• [Task instructions]
a: According to the reply in the Spring Batch forum thread, which reader class is not thread-safe?
b: List every column name that the Spring Batch forum thread's configuration assigns to the DelimitedLineTokenizer.
c: Write the next part of the Spring Batch forum thread, beginning right after its final sentence.

*** Opening Excerpt provided ***

In a Spring Batch I am trying to read a CSV file and want to assign each row to a separate thread and process it. I have tried to achieve it by using TaskExecutor, but what is happening all the thread is picking the same row at a time. I also tried to implement the concept using Partioner, there also same thing happening. Please see below my Configuration Xml.
Step Description
<step id="Step2">
<tasklet task-executor="taskExecutor">
<chunk reader="reader" processor="processor" writer="writer" commit-interval="1" skip-limit="1">
</chunk>
</tasklet>
</step>
<bean id="reader" class="org.springframework.batch.item.file.FlatFileItemReader">
<property name="resource" value="file:cvs/user.csv" />
<property name="lineMapper">
<bean class="org.springframework.batch.item.file.mapping.DefaultLineMapper">
<!-- split it -->
<property name="lineTokenizer">
<bean
class="org.springframework.batch.item.file.transform.DelimitedLineTokenizer">
<property name="names" value="userid,customerId,ssoId,flag1,flag2" />
</bean>
</property>
<property name="fieldSetMapper">
<!-- map to an object -->
<bean
class="org.springframework.batch.item.file.mapping.BeanWrapperFieldSetMapper">
<property name="prototypeBeanName" value="user" />
</bean>
</property>
</bean>
</property>
</bean>
<bean id="taskExecutor" class="org.springframework.core.task.SimpleAsyncTaskExecutor">
<property name="concurrencyLimit" value="4"/>
I have tried with different types of task executor, but all of them are behaving in same way. How can I assign each row to a separate thread?
FlatFileItemReader is not thread-safe. In your example you can try to split the CSV file to smaller CSV files and then use a MultiResourcePartitioner to process each one of them. This can be done in 2 steps, one for splitting the original file(like 10 smaller files) and the other for processing splitted files.This way you won't have any issues since each file will be processed by one thread.

*** Closing Excerpt provided ***
*** Opening Stored data ***

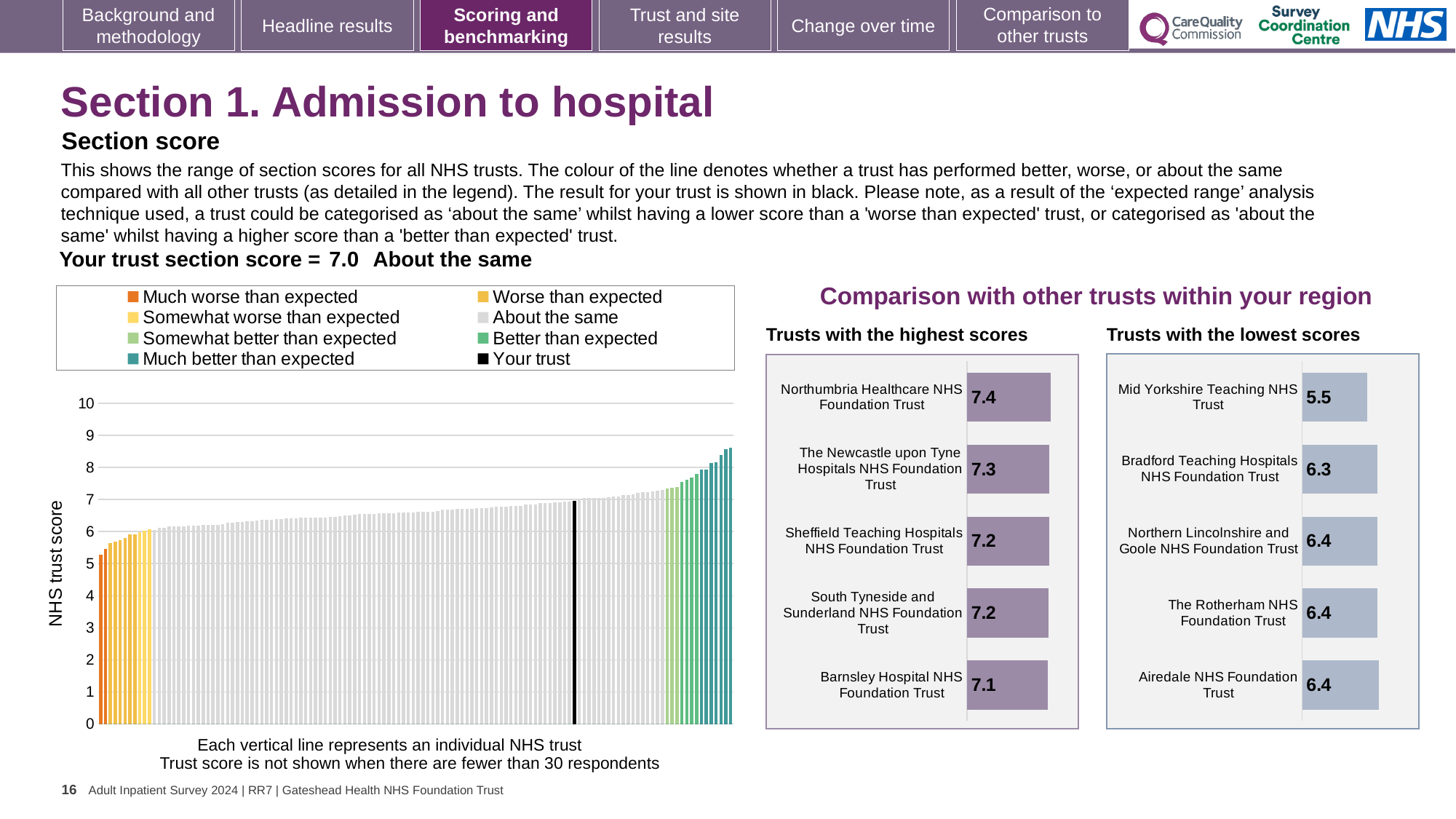
What kind of chart is the main NHS trust score chart on the left of the slide? bar chart In the main NHS trust score chart on the left, what is the section score for your trust (the black bar)? 7.0 In the 'Trusts with the highest scores' chart, what is the difference between the scores of Northumbria Healthcare NHS Foundation Trust and Barnsley Hospital NHS Foundation Trust? 0.3 In the 'Trusts with the lowest scores' chart, which trust has the lowest score? Mid Yorkshire Teaching NHS Trust In the main NHS trust score chart on the left, do the trust scores rise or fall from left to right? rise In the 'Trusts with the highest scores' chart, which trust has the highest score? Northumbria Healthcare NHS Foundation Trust In the 'Trusts with the highest scores' chart, what is the score for Northumbria Healthcare NHS Foundation Trust? 7.4 How many trusts are shown in the 'Trusts with the highest scores' chart? 5 In the 'Trusts with the highest scores' chart, which has the larger score: The Newcastle upon Tyne Hospitals NHS Foundation Trust or Sheffield Teaching Hospitals NHS Foundation Trust? The Newcastle upon Tyne Hospitals NHS Foundation Trust How many entries does the legend of the main NHS trust score chart on the left list? 8 In the 'Trusts with the lowest scores' chart, what is the score for Mid Yorkshire Teaching NHS Trust? 5.5 In the 'Trusts with the lowest scores' chart, how much higher is Bradford Teaching Hospitals NHS Foundation Trust's score than Mid Yorkshire Teaching NHS Trust's? 0.8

*** Closing Stored data ***

• [Answers to each task]
a: FlatFileItemReader

b: userid, customerId, ssoId, flag1, flag2

c:
Example:
<batch:job id="csvsplitandprocess">
<batch:step id="step1" next="step2master">
<batch:tasklet>
<batch:chunk reader="largecsvreader" writer="csvwriter" commit-interval="500">
</batch:chunk>
</batch:tasklet>
</batch:step>
<batch:step id="step2master">
<partition step="step2" partitioner="partitioner">
<handler grid-size="10" task-executor="taskExecutor"/>
</partition>
</batch:step>
</batch:job>
<batch:step id="step2">
<batch:tasklet>
<batch:chunk reader="smallcsvreader" writer="writer" commit-interval="100">
</batch:chunk>
</batch:tasklet>
</batch:step>
<bean id="taskExecutor" class="org.springframework.scheduling.concurrent.ThreadPoolTaskExecutor">
<property name="corePoolSize" value="10" />
<property name="maxPoolSize" value="10" />
</bean>
<bean id="partitioner"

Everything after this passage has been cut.